Cases of football players who served under dictatorships are known.
To be in just two involving famous players and still in the letter A, we have Andrada (1939-2019), Argentine goalkeeper who shone at Vasco and suffered the thousandth goal of Pelé, and Augusto (1920-2004), defender also of Vasco, captain of the Brazilian team in the 1950 World Cup.
The first died stigmatized by the accusation of having been an agent of the Argentine political police during the dictatorship and participating in the kidnapping and death of two opponents of the regime.
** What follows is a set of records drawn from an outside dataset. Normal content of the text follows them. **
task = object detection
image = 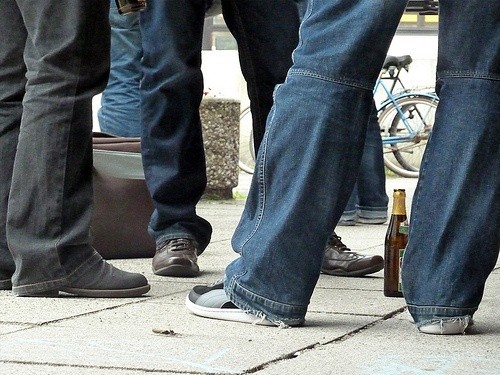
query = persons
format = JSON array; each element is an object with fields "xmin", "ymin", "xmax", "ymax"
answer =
[
  {"xmin": 297, "ymin": 0, "xmax": 388, "ymax": 225},
  {"xmin": 139, "ymin": 0, "xmax": 384, "ymax": 277},
  {"xmin": 0, "ymin": 0, "xmax": 151, "ymax": 297},
  {"xmin": 185, "ymin": 0, "xmax": 500, "ymax": 335},
  {"xmin": 98, "ymin": 0, "xmax": 143, "ymax": 137}
]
The second had a successful career as a police officer when he became head of the Secretariat of Censorship during the Brazilian dictatorship.
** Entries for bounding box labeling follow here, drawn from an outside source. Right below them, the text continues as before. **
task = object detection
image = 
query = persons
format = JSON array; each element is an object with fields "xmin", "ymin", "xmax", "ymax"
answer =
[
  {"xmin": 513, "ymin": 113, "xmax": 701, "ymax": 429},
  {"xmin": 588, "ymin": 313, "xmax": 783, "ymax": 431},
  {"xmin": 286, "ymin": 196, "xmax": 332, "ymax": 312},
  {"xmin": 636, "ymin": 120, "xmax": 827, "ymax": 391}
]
There is also the case of Didi Pedalada, but that is another story.
This does not mean that the denunciation by former deputy Adriano Diogo, who headed the São Paulo Truth Commission, about the collaboration of Gylmar dos Santos Neves, a goalkeeper revealed by Corinthians, two-time world champion with the Brazilian team in 1958/62, is no less appalling. by Santos, in 1962/63, with the dictatorship.
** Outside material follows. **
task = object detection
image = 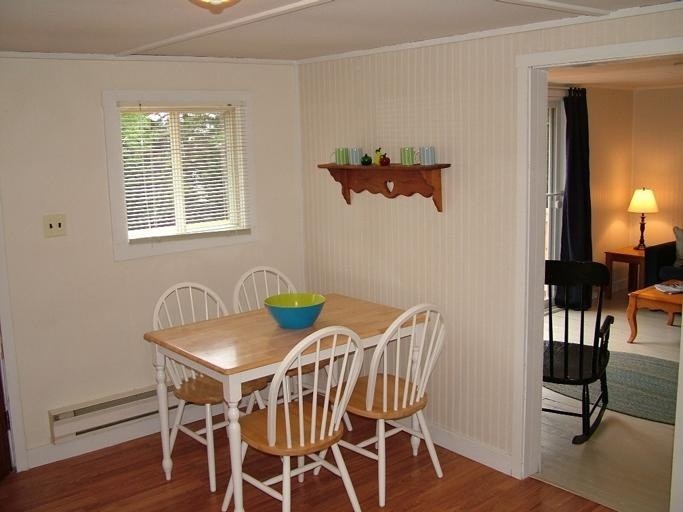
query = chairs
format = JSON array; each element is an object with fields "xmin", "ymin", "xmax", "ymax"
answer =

Diogo was detained for 90 days at the Operation Bandeirantes police station, on Tutóia Street, for a sad irony in the Paraíso neighborhood, in São Paulo.
He says that he has often seen what is considered the greatest archer in the history of the national team in the corridors of the police station, including those where opponents of the regime were tortured and killed.
“The jailers referred to Gylmar as the ‘dispatcher of the DOI-CODI,'” Diogo told the column.
Gylmar had a small car agency and tried to legalize the documentation of cars used by prisoners, for use by the political police.
The activity ended up earning him a General Motors dealership in the Tatuapé neighborhood, through which Gylmar obtained permission to sell vehicles, Opals and Chevettes, tax-exempt to military personnel and delegates.
Diogo says that the use of GM’s Veraneio vans by the Brazilian political police and Ford’s Falcon cars by Argentina’s were part of the same collaborationist scheme.
Gylmar was the brother-in-law of deputy Ricardo Izar (1938-2008) and at least three sources from the Syrian-Lebanese colony, which both attended, confirm reports made by him about torture and even corpses they would have seen at the police station.
And why is it only now that everything comes to light?
Because Gylmar’s name returned to the news due to the conviction of his son, Marcelo Izar Neves, 55, to one year in prison, a sentence reverted to community service, for aggression and racial slur to a Jewish neighbor.
Marcelo, who owns boxes in 11 football stadiums, including those of the four big ones in São Paulo, had a disagreement with his neighbor in a condominium in Morumbi and shouted: “That’s why the Jews got fucked in life. Hitler was right, the race of you Jews is no good.”
The surprise caused by involving the son of someone with an untouched public image led to reports from people who were not surprised, among them the former deputy Diogo, who witnessed what other sources even thought was a conversation from the throat out, to show proximity to power.
It is not the first time, and I hope it will be the last, that the professional obligation takes precedence over the journalist’s desire and feeling.
Gylmar dos Santos Neves was my idol since childhood.